Taniguchi spent 16 years at Tugboat, including a stint in London. He began his career in marketing at McCann Erickson, where he worked in alliance with Wieden + Kennedy to launch Nike in Japan. He joined Tugboat around the time of its foundation. The agency is today one of the world’s most highly regarded independent shops.

Taniguchi said his split with Tugboat is on the best possible terms and that he plans to continue to use the agency’s services in his new venture. He said Tugboat’s decision to focus on the Japanese market, rather than trying to grow internationally, was a spur to move onto a new challenge independently.

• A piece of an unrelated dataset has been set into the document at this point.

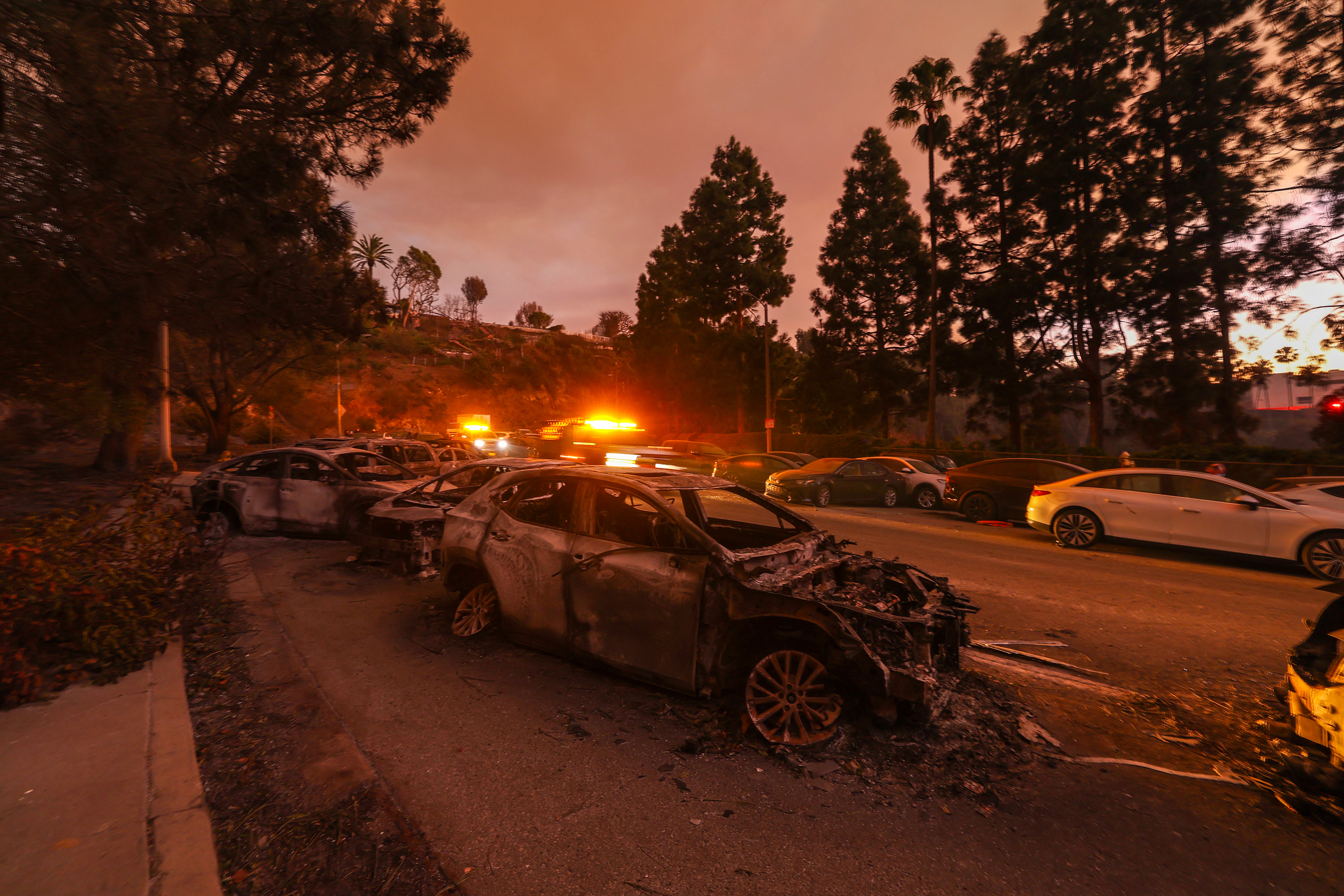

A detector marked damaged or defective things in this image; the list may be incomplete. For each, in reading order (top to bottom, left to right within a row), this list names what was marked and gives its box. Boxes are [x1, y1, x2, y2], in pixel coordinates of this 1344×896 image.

The new business will function through a collaborative model, which Taniguchi believes strongly in. While Ichigoichie itself is likely to remain very small, Taniguchi plans to draw on a large network for the development and execution of creative work. He gave the example of a recent initiative he led for Pernod Ricard at Tugboat, which combined outside talent with Tugboat’s existing team, as an example of this approach. He noted that over the years, he had built up extensive connections with potential collaborators globally.

“Bringing people together is the future,” Taniguchi said. “You can’t just have creators in your office waiting until they’re needed. It’s actually better that they’re all outside…You need specialists to pull the best out of something.” Still, he admits that finding the exact right talent for a project would not be easy and the model will require time and some trial and error.

Taniguchi’s focus on helping artisans stems from personal interest. “I want to do something bigger than just advertising and branding,” he said. “I want to do something that really helps society. I don’t want to see all these traditional artisans with beautiful skills die out. No one in Japan cares about these things but there’s lots of interest from outside Japan. They have to find a way to show these things to the world.”

A challenge for Taniguchi, of course, will be making money from businesses that have probably never had a marketing budget. Branding has never been much of a concern for Japanese craftspeople, who used to be able to make a living “just by doing what they’re good at”, Taniguchi said. “Now that these things are dying, they need to make more effort to talk and explain to the world. Japan in general is not so good at selling itself.”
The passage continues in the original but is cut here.